Documentation & Best Practices: Champion engineering best practices, promote code quality, and document workflows, tools, and processes for effective team adoption.
Qualifications:
Python, Typescript, Shell script languages
Experience with ML pipeline tools (Kubeflow, Airflow, MLflow)
Master's in computer science or related STEM field
Minimum 5 years in software engineering; at least 2 years dedicated to DevOps/MLOps in cloud and production environments.
Industry experiences building end-to-end software pipelines and infrastructure with deep experience with Kubernetes, Infrastructure as Code (Terraform, CloudFormation), AWS, and GCP.
Expert proficiency in Python; working knowledge of ML frameworks (e.g., PyTorch, TensorFlow, MLflow)

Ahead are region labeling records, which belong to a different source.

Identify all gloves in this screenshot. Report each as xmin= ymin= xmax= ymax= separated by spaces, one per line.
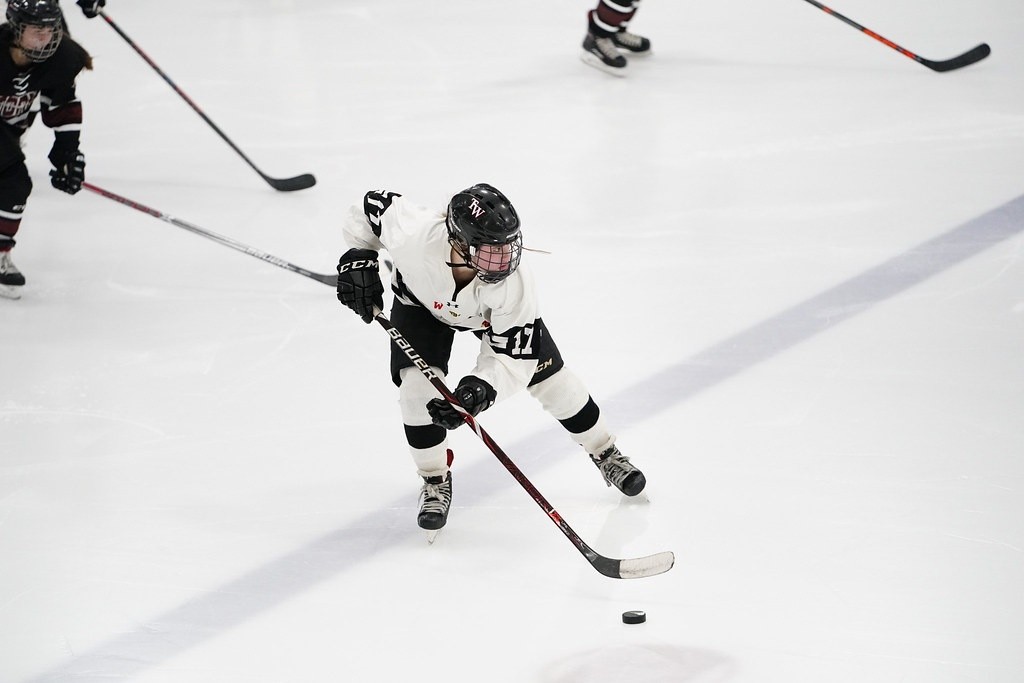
xmin=76 ymin=0 xmax=105 ymax=18
xmin=425 ymin=375 xmax=497 ymax=430
xmin=336 ymin=247 xmax=384 ymax=324
xmin=48 ymin=149 xmax=86 ymax=195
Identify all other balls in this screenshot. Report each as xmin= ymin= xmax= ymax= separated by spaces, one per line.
xmin=622 ymin=611 xmax=647 ymax=625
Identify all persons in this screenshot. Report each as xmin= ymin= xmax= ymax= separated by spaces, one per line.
xmin=576 ymin=0 xmax=651 ymax=77
xmin=337 ymin=184 xmax=646 ymax=544
xmin=0 ymin=0 xmax=106 ymax=301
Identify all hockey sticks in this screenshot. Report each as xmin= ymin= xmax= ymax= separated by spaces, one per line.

Practical experience with cloud and NoSQL databases such as DynamoDB; SQL databases a plus.
Skilled with GitHub Actions, Jenkins, GitLab CI, Docker, and related automation platforms.
Exposure to Computer Vision, Generative AI (GAN, CLIP, Diffusion, MLLM), and their practical deployment for evaluation systems.
Experience in integrating ML workflows with user-facing features and backend pipelines.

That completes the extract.